Description of the task: Copy out every row, putting "closest" in place of "nearest" and leaving all other text unchanged.

Data:

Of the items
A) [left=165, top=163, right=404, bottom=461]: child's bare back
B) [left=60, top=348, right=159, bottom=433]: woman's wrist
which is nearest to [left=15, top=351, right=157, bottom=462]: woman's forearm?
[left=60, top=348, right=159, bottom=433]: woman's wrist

Correct response:
Of the items
A) [left=165, top=163, right=404, bottom=461]: child's bare back
B) [left=60, top=348, right=159, bottom=433]: woman's wrist
which is closest to [left=15, top=351, right=157, bottom=462]: woman's forearm?
[left=60, top=348, right=159, bottom=433]: woman's wrist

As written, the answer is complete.